_Given text_.
To this day, the Beduin are taking demographic and geographic control of the Negev, because we failed to take the appropriate steps to secure our most vital needs. In extreme cases, a Beduin marries his cousin; they have 15 children. He takes a second wife from the Hebron mountains; he has another 15 children. He takes a third wife from the Gaza Strip; then has yet another 15 children. Then he can take more and divorce as many as he pleases, who collect Bituah Leumi [National Insurance money] as single mothers. With his 45 or 60 children, in one generation, he is a village. So not building a fence is a crime against Zionism. If you let Palestinians from Gaza and the West Bank move freely into Israel, we are doomed.

Policemen arrest an anti-disengagement protester.
Photo: Ariel Jerozolimski [archive]
The worst danger was the allocation of child allowances, because it encouraged Muslim Arabs and haredi Jews (Christian Arabs didn't go in this direction) to have many children and only one parent participating in the workforce. Such a policy increases the non-Zionist, non-productive, non-democratic and non-modern elements within the country. This is an existential threat to Israel - almost as much as an Iranian nuclear bomb.

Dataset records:

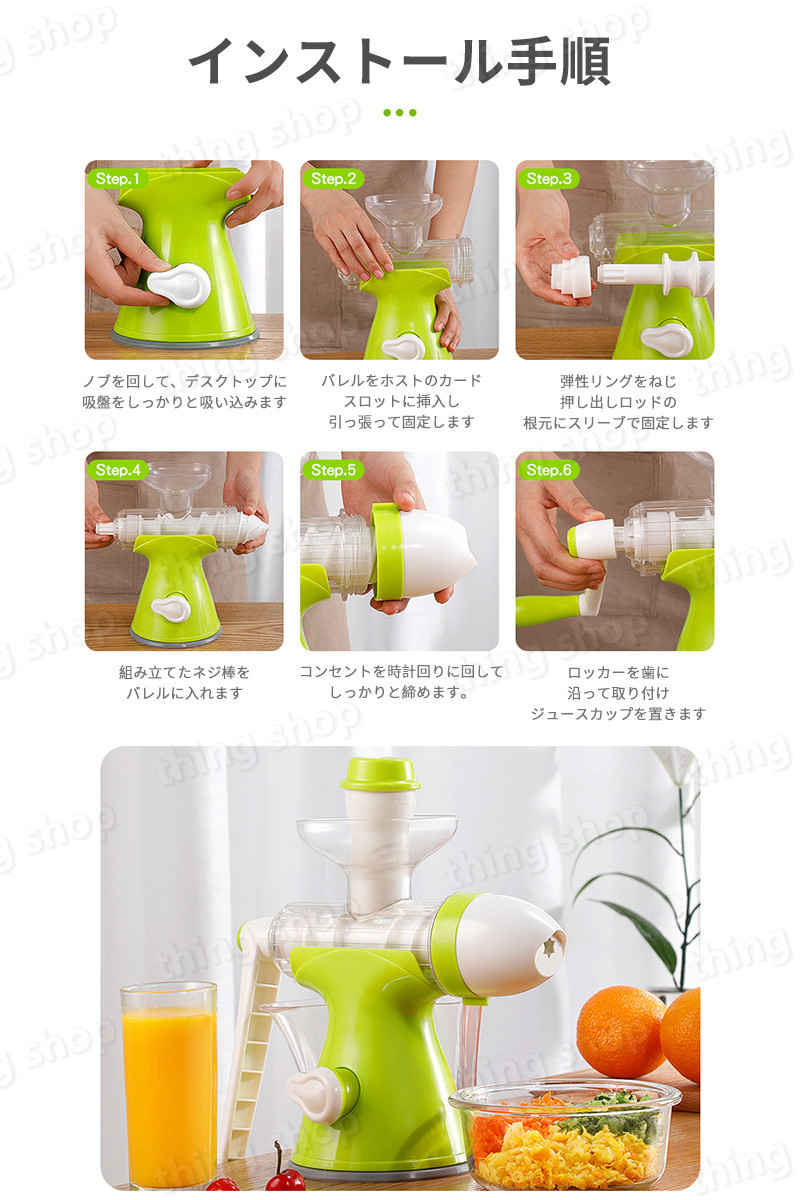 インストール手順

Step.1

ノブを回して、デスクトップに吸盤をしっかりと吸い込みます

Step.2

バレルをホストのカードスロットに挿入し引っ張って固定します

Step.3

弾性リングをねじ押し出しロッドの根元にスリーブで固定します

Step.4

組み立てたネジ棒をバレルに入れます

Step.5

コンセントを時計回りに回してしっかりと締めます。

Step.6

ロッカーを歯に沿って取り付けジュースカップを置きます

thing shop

---

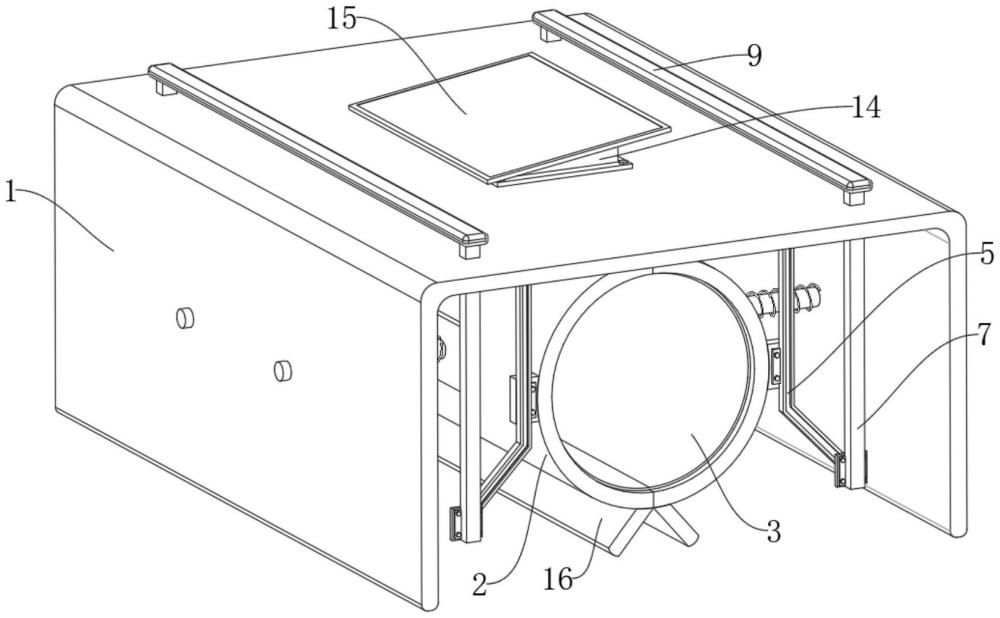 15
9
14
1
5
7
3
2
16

==

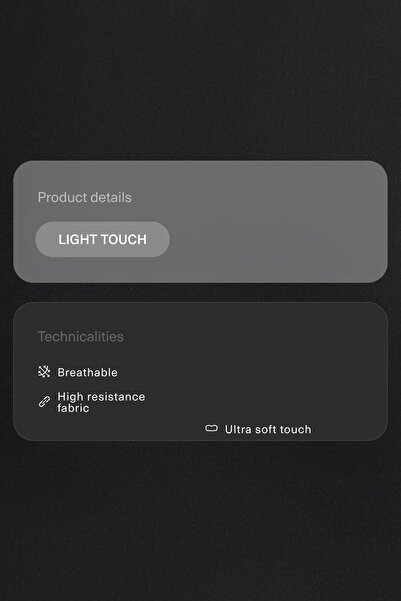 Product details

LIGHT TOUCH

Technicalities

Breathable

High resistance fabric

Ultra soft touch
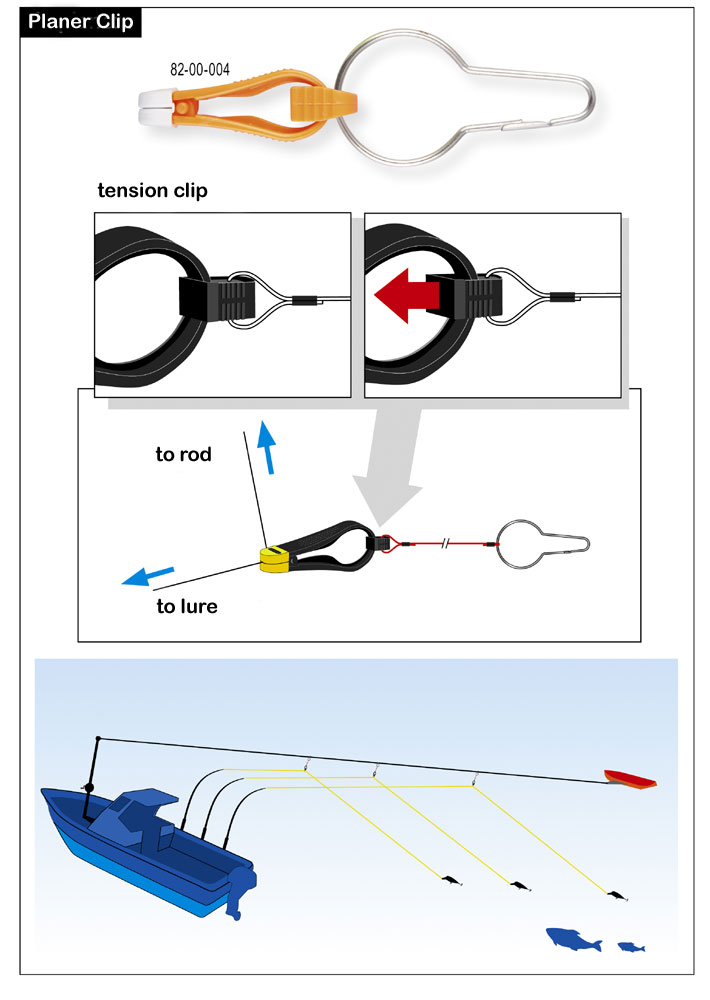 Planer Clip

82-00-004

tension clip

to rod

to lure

_Exercise instructions_.
Please pick up the passage on Negev demographics and child allowances from where it stops. The data above is separate material and not part of the passage.

_Final answer_.
In 2003, when Binyamin Netanyahu was finance minister, he reduced the child allowances. This was as important as having aircraft that can reach Iran.
You don't really believe that people have dozens of children because of child allowances, do you? Wouldn't the populations in question be having that many children anyway?
There is this legend, perpetuated by people who don't know what they're talking about, that haredim necessarily have many children and don't work because their religious belief dictates it. But look at haredim in Antwerp or in New York: They work and have far fewer children. The same goes for the Arab world. The campaign in Egypt to lower the birthrate succeeded, as it did in Iran.
We shouldn't be mortgaging our future by changing our demographic balance in this direction.
We have a commission of inquiry into the failures of the Second War in Lebanon. But the issue of child allowances - as they were until 2003 and could come back - is far more critical in the long run.
But the child allowances were only a part of an entire welfare state system that has been around since the days of David Ben-Gurion.
It wasn't from the days of Ben-Gurion; it was from the days of [Yitzhak] Rabin.
For a long period of time, the idea was to support families whose children serve in the army. It was only after 1992 that it changed vis- -vis the Arabs; unfortunately, it eroded vis- -vis the haredim earlier than that.
Surely you are familiar with the study conducted by Bennett Zimmerman, Roberta Seid and Michael Wise of the American Research Initiative, showing there are far fewer Palestinians than is commonly stated.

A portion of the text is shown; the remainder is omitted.